Article:

** begin **

TEMPLE TALK | SEPTEMBER 12
09/19/2025 08:46:49 AM
As many of you know, I grew up in Houston. I am a proud Astros fan ever since 86 and the days of Mike Scott and Nolan Ryan. I loved my Rockets during the heyday of Hakeen Olajuwon, who actually lived just a few doors away from me, back when we knew him as Akeem. I was also a die-hard Houston Oilers fan, until they became the Tennessee Traitors, err, Titans. And I only became a Longhorn fan when I attended college at the University of Texas at Austin in the early 90s. So you know about my sports-ball allegiances. But what you may not know is a little bit more about my rabbinic journey.
You may know that I served a pulpit in Rockland County, New York for seven years. Before that I was a rabbi in Baltimore, Maryland. But my first full-time position, not counting a High Holy Day pulpit in Vicksburg, Mississippi, was in Tucson, Arizona. I was in Tucson for five years. As an aside, Emily and Noah were both born there. They are both native Arizonans. However, I digress.
During my time as the Assistant the Associate for Temple Emanu-El in Tucson, I was involved in every facet of congregational life including covering all life cycle and worship services when the senior Rabbi was either away or on sabbatical. It was during my time in Tucson that I learned about Rodeo Shabbat. During one week in February, Tucson likes to get its cowboy on in preparation for a weeklong rodeo celebration. At Temple Emanu-El we did this by getting dressed up in our finest Western wear. Of course, being the Texan I am, I already had a cowboy hat and boots ready to go. Bolo ties were encouraged, and spurs were always optional.

** end **

Dataset records:
** begin **

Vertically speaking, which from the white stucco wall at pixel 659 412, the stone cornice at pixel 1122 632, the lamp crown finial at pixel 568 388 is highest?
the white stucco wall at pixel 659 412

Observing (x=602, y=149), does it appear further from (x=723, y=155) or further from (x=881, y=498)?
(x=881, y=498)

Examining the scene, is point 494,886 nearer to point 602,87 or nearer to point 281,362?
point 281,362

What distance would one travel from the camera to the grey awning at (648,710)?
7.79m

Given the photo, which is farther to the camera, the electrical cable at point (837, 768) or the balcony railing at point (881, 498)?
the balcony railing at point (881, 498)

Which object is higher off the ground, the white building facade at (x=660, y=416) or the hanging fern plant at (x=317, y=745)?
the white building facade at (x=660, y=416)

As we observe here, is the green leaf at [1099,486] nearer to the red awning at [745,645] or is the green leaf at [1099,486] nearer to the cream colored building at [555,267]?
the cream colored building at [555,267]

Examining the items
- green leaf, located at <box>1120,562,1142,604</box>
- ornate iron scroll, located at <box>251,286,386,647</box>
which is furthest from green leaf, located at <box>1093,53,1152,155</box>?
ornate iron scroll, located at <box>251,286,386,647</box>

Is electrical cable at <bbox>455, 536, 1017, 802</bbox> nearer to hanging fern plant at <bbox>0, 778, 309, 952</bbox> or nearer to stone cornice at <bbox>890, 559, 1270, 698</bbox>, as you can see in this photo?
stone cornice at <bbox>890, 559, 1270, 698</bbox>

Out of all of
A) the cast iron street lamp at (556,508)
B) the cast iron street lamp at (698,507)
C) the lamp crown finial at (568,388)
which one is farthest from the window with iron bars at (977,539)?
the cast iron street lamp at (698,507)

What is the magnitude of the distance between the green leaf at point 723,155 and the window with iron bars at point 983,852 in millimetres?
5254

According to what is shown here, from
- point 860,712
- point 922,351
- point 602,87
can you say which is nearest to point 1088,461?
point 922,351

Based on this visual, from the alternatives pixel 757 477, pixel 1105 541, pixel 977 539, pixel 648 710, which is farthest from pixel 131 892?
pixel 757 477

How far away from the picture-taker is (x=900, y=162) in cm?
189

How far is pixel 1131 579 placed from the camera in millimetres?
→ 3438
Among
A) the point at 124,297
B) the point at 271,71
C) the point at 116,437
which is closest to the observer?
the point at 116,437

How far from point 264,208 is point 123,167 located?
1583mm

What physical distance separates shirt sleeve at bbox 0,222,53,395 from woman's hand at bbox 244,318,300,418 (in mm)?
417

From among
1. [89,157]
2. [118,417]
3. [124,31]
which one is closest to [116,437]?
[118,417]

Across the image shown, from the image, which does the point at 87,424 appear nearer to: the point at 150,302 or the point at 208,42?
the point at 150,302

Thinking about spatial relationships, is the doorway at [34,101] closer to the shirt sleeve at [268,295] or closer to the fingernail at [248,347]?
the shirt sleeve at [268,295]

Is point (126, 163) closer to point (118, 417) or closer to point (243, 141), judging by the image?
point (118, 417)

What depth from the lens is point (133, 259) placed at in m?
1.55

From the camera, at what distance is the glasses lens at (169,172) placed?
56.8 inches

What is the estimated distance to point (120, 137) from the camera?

** end **

Goal: Resume the Temple Talk column about Rodeo Shabbat in Tucson, picking up after its final sentence. The material plays no part in the work here.

Answer below:
It was during one of these Rodeo Shabbat services, where the Senior Rabbi was away, that I got to meet and introduce our Congresswoman who was the guest speaker at services that evening. She was relatively new to Congress having served in the Arizona House and later Arizona senate before winning Arizona’s 8th Congressional District. Congresswoman Giffords could not have been more gracious. She showed up to services in her finest Western wear and she certainly charmed the congregation. Being a town, somewhat similar to Omaha in both in size and scope, I got to meet or bump into our Congresswoman on a handful of occasions. So, you can imagine my horror, when not a year after I left Tucson, I heard of the tragic assassination attempt on her life at a Safeway grocery store where 19 people were shot and six were killed. I shopped at that store. This was my Congresswoman. These were certainly not the first victims of political gun violence, nor as we know, have they been the last.
In just the handful of interactions I have had with some of you since the tragic events of a few days ago, I know this is on many of your minds. Yet I realized, it has been a long time since I have spoken about gun violence from the pulpit. I was looking through my notes, the last time I addressed this was in 2018 following the tragic school shooting in Parkland. Once again, that was not only tragic, but also personal as one of the young victims, Alyssa Alhadeff was the first cousin of my congregants. In that sermon I said, “I can tell you one class they never offered at HUC was how to comfort a 14-year-old who just received the news that her cousin was one of the victims of a mass shooting. The cousin she used to spend summers with and go on fun vacations was now a blessed memory and would no longer be a blessed presence in her life.”
In this week’s parasha, Ki Tavo, we learn all about the blessings and curses that are promised to the Israelites as they are about to enter into the land of Canaan. Not only that, but the leaders are also divided into two groups of six to stand on two mountains as the Israelites pass through. The first six from the tribes of Simeon, Levi, Judah, Issachar, Joseph and Benjamin stood on Mt. Gerizim shouting blessings unto the Israelites as they passed by. The other six from Reuben, Gad, Asher, Zebulun, Dan and Nephtali stood on Mt. Ebal shouting curses as the Israelites passed by. At the heart of these blessings and curses is the principle of what happens if the Israelites choose to follow the mitzvot or if they choose not to do so.
Or to put it another way, these blessings and curses are really both a reminder and also a forewarning about what happens when a society lives up to its ideals versus what happens when it ignores its responsibilities.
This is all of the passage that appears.